Lay out as a numbered list, omitting blank lines, the lines starting with the one containing "Within the image" and continuing through the end of the records.

Stored dataset lines:
************

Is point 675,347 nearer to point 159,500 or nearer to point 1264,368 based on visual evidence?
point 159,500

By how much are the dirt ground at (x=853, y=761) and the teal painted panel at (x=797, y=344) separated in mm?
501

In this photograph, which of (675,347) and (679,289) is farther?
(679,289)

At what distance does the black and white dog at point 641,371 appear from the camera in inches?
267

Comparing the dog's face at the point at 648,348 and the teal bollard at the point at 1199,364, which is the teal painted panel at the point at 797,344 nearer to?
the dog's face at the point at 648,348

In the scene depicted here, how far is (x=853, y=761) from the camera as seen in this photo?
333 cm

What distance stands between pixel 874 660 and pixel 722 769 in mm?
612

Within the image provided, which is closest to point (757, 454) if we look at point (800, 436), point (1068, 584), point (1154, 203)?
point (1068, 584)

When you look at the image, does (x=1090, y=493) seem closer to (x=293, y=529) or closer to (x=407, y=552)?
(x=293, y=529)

************

THE REPLY =>
1. Within the image provided, which is closest to point (757, 454) if we look at point (800, 436), point (1068, 584), point (1154, 203)?
2. point (1068, 584)
3. When you look at the image, does (x=1090, y=493) seem closer to (x=293, y=529) or closer to (x=407, y=552)?
4. (x=293, y=529)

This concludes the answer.